Okay. Thank you. And just lastly, if Kura were not to get the QTc language in the warning section of their label, would you view this at all as a commercial disadvantage?
Steve, do you want to answer that?
For yourself?
Yeah. Sure.
Yeah. I think the straight answer is no. I mean, I think what we've learned from physicians over time, all KOLs, I mean, they'll look at a full package on a drug. So it's never one thing that'll drive their view and utility of one agent. We've tested a warning around QT for quite some time within market research. Even the question on the payers, we've been full view, and it hasn't impacted the preference share that we see in our demand models when we're generating our forecast. So I think the short answer is we do not believe it would be a competitive disadvantage.
Yeah, and I think just to follow up on that.
Thank you very much.
I think we obviously had the ASH KOL, the thought leader, on our call on Tuesday when we were talking about our data. I think when asked about QT, I think his response was that all the physicians are aware of QT. A lot of different drugs have QT liability. This one doesn't factor into his choice one bit, and I don't think whether you have another drug on the market that doesn't have it, there's a confluence of factors you take into account, as Steve said, to make your choice, and having something like this is not a factor.

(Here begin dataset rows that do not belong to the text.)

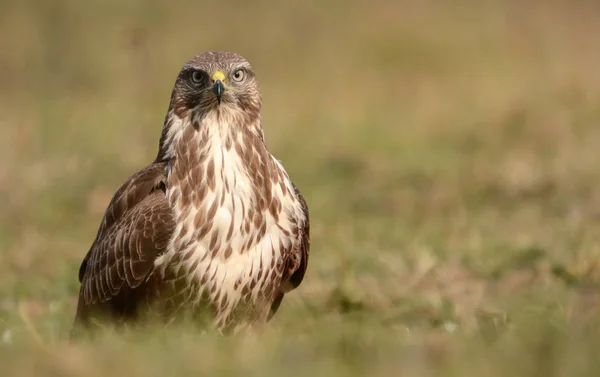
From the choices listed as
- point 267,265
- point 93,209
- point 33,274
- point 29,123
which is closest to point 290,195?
point 267,265

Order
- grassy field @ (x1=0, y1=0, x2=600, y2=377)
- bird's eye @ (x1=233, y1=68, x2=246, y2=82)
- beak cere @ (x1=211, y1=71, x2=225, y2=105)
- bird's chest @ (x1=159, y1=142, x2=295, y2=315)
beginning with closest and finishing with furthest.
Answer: grassy field @ (x1=0, y1=0, x2=600, y2=377) → bird's chest @ (x1=159, y1=142, x2=295, y2=315) → beak cere @ (x1=211, y1=71, x2=225, y2=105) → bird's eye @ (x1=233, y1=68, x2=246, y2=82)

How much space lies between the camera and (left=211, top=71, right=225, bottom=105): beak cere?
5.02 m

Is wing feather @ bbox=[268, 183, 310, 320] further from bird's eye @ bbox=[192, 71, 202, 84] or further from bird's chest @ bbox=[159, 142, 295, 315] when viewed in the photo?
bird's eye @ bbox=[192, 71, 202, 84]

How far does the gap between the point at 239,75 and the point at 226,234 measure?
839 mm

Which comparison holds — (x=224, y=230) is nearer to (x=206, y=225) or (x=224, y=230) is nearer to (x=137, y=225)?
(x=206, y=225)

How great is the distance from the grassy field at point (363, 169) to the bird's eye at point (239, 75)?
1073mm

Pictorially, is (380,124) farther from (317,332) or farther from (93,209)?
(317,332)

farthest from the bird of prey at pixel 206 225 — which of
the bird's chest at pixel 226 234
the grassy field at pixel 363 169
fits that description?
the grassy field at pixel 363 169

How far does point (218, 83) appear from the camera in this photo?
505 centimetres

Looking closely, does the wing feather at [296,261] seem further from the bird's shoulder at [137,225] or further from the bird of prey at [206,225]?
the bird's shoulder at [137,225]

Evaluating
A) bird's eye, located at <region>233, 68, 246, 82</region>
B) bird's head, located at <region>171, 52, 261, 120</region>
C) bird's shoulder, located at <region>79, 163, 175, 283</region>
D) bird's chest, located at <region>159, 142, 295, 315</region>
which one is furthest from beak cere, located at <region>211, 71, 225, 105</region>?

Okay. Got it. Thank you very much, and congrats again.
Thank you.
This concludes our question-and-answer session. I will now turn the floor over to Mr. Michael Metzger for any additional comments or closing remarks.
Great. Thank you, Operator. And thank you all for joining us today to discuss this exciting milestone for patients, clinicians, and for Syndax. We appreciate your continued support and really look forward to connecting with many of you again soon at our upcoming investor conferences and our ASH Investor Event. With that, have a great evening. Thank you.